_WORK ORDER_.
Exact repetition, pictures omitted: give every record below again.

_WORKING DATA_.
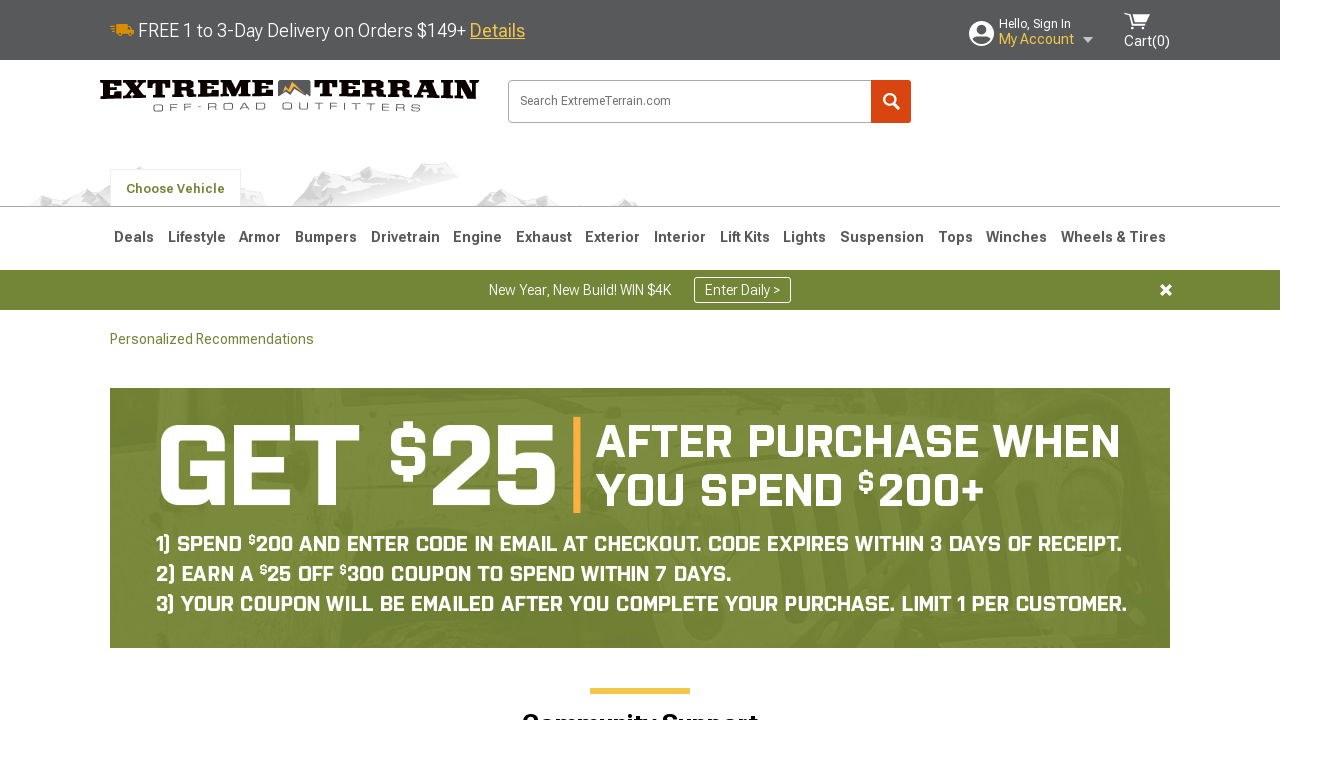

--- FILE ---
content_type: text/html; charset=utf-8
request_url: https://www.google.com/recaptcha/api2/aframe
body_size: 184
content:
<!DOCTYPE HTML><html><head><meta http-equiv="content-type" content="text/html; charset=UTF-8"></head><body><script nonce="E7-bfNTedvuFfUzMuOkRTA">/** Anti-fraud and anti-abuse applications only. See google.com/recaptcha */ try{var clients={'sodar':'https://pagead2.googlesyndication.com/pagead/sodar?'};window.addEventListener("message",function(a){try{if(a.source===window.parent){var b=JSON.parse(a.data);var c=clients[b['id']];if(c){var d=document.createElement('img');d.src=c+b['params']+'&rc='+(localStorage.getItem("rc::a")?sessionStorage.getItem("rc::b"):"");window.document.body.appendChild(d);sessionStorage.setItem("rc::e",parseInt(sessionStorage.getItem("rc::e")||0)+1);localStorage.setItem("rc::h",'1768973436450');}}}catch(b){}});window.parent.postMessage("_grecaptcha_ready", "*");}catch(b){}</script></body></html>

_SOLUTION TO THIS TASK_.
--- FILE ---
content_type: text/html; charset=utf-8
request_url: https://www.google.com/recaptcha/api2/aframe
body_size: 184
content:
<!DOCTYPE HTML><html><head><meta http-equiv="content-type" content="text/html; charset=UTF-8"></head><body><script nonce="E7-bfNTedvuFfUzMuOkRTA">/** Anti-fraud and anti-abuse applications only. See google.com/recaptcha */ try{var clients={'sodar':'https://pagead2.googlesyndication.com/pagead/sodar?'};window.addEventListener("message",function(a){try{if(a.source===window.parent){var b=JSON.parse(a.data);var c=clients[b['id']];if(c){var d=document.createElement('img');d.src=c+b['params']+'&rc='+(localStorage.getItem("rc::a")?sessionStorage.getItem("rc::b"):"");window.document.body.appendChild(d);sessionStorage.setItem("rc::e",parseInt(sessionStorage.getItem("rc::e")||0)+1);localStorage.setItem("rc::h",'1768973436450');}}}catch(b){}});window.parent.postMessage("_grecaptcha_ready", "*");}catch(b){}</script></body></html>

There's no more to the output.